The median number of treatments tried was 20. The most common prescription therapies were oral steroids (48%), gabapentin (25%), low-dose naltrexone (20%), ivermectin (18%), propranolol (11%), and bronchodilators (11%).

The most common non-drug treatments included limiting exercise or exertion (51% of participants), quitting alcohol or caffeine (44%), hydration and increasing salt intake (44%), and intermittent fasting (39%).

In the week before completing the survey, most participants said they felt unease (93%), fearfulness (82%), or overwhelmed by worries (81%), and reported feelings of helplessness (80%), anxiety (76%), depression (76%), or hopelessness (72%) at least once.

This report is a step toward acknowledging the effects of PVS, Krumholz noted. “The next step is to correlate what these people are experiencing with deep investigations of immune function,” he said. The LISTEN study continues to recruit participants, he added.

The study had limitations; participants were self-referred and symptoms were self-reported. “The participants are not representative, so it is not possible to estimate the incidence or who might be most susceptible to this condition,” the researchers acknowledged.
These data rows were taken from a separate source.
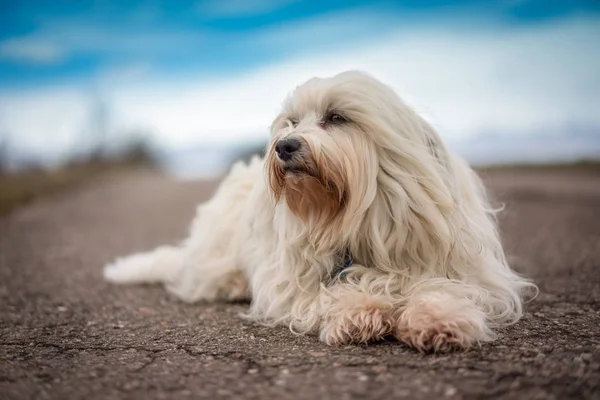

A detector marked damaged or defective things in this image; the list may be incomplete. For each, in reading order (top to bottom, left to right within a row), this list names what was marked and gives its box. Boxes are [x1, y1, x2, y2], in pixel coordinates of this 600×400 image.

cracked asphalt road [1, 167, 600, 398]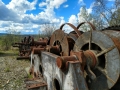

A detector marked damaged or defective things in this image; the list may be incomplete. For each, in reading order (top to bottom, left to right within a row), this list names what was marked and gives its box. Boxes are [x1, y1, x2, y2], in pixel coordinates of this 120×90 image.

rusty machinery [23, 22, 120, 89]
rusted metal wheel [73, 30, 120, 90]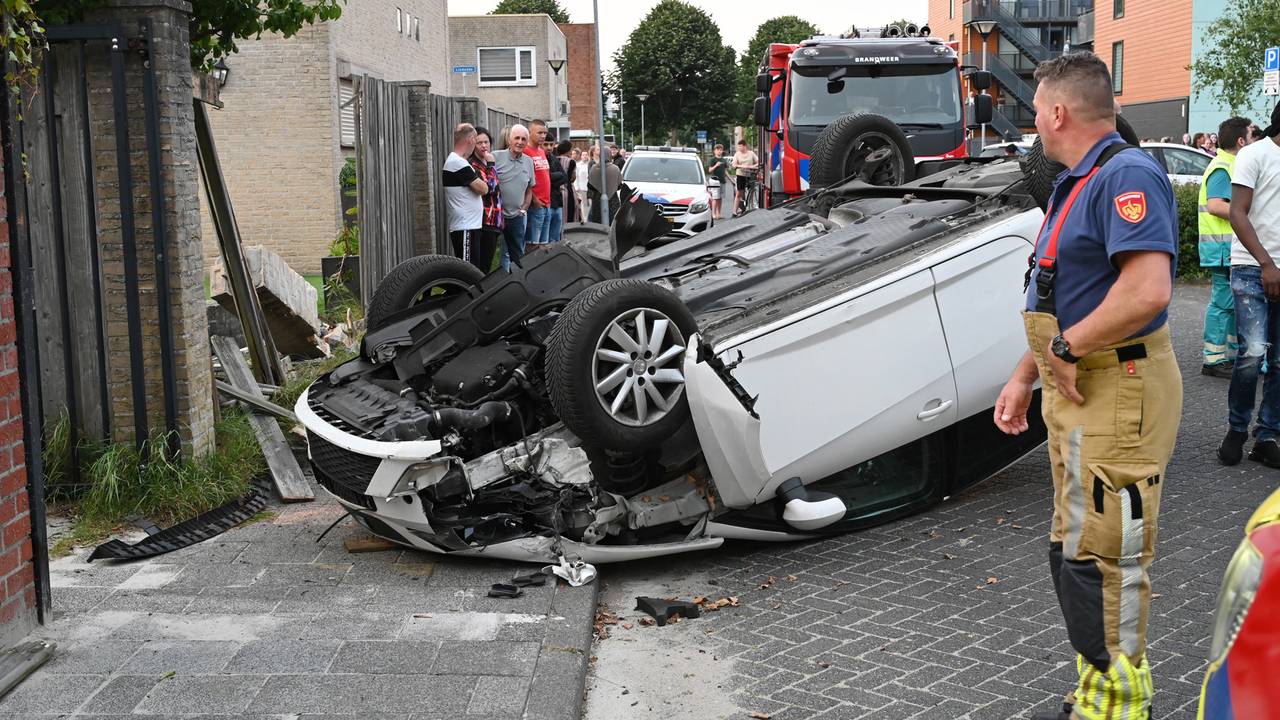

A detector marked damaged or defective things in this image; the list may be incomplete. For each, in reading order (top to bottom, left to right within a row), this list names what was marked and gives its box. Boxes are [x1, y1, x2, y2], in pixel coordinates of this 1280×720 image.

overturned white car [296, 149, 1056, 564]
cracked car door [720, 264, 960, 500]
  • Judy George covers neurology and neuroscience news for MedPage Today, writing about brain aging, Alzheimer’s, dementia, MS, rare diseases, epilepsy, autism, headache, stroke, Parkinson’s, ALS, concussion, CTE, sleep, pain, and more. Follow

Disclosures

This project was in part supported by the Howard Hughes Medical Institute Collaborative COVID-19 Initiative and in part from a grant from the National Center for Advancing Translational Science of the NIH.

Krumholz received expenses and/or personal fees from Element Science, Eyedentify, and F-Prime in the past 3 years. He is a co-founder of Refactor Health and Ensight-AI. He and his spouse are co-founders of, and have equity in, Hugo Health, the personalized health data platform company that developed the Hugo Kindred platform. The Yale Conflict of Interest Committee oversees his involvement in this study. He is the editor of Journal Watch: Cardiology of the Massachusetts Medical Society and a section editor for UpToDate. He is associated with contracts through Yale New Haven Hospital from CMS, and through Yale University from Janssen, Johnson & Johnson Consumer, and Pfizer.

Co-authors reported relationships with RIGImmune, Xanadu Bio, PanV, Paratus Sciences, InvisiShield Technologies, Roche Holding Ltd., the NIH, the Patient-Centered Outcomes Research Institute, Sentara Research Foundation, the American Heart Association, the Agency for Healthcare Research and Quality, CMS, Pfizer, and the Yale-Mayo Clinic Center of Excellence in Regulatory Science and Innovation.

Primary Source

medRxiv

Source Reference: Krumholz HM, et al “Post-vaccination syndrome: a descriptive analysis of reported symptoms and patient experiences after COVID-19 immunization” medRxiv 2023; DOI: 10.1101/2023.11.09.23298266.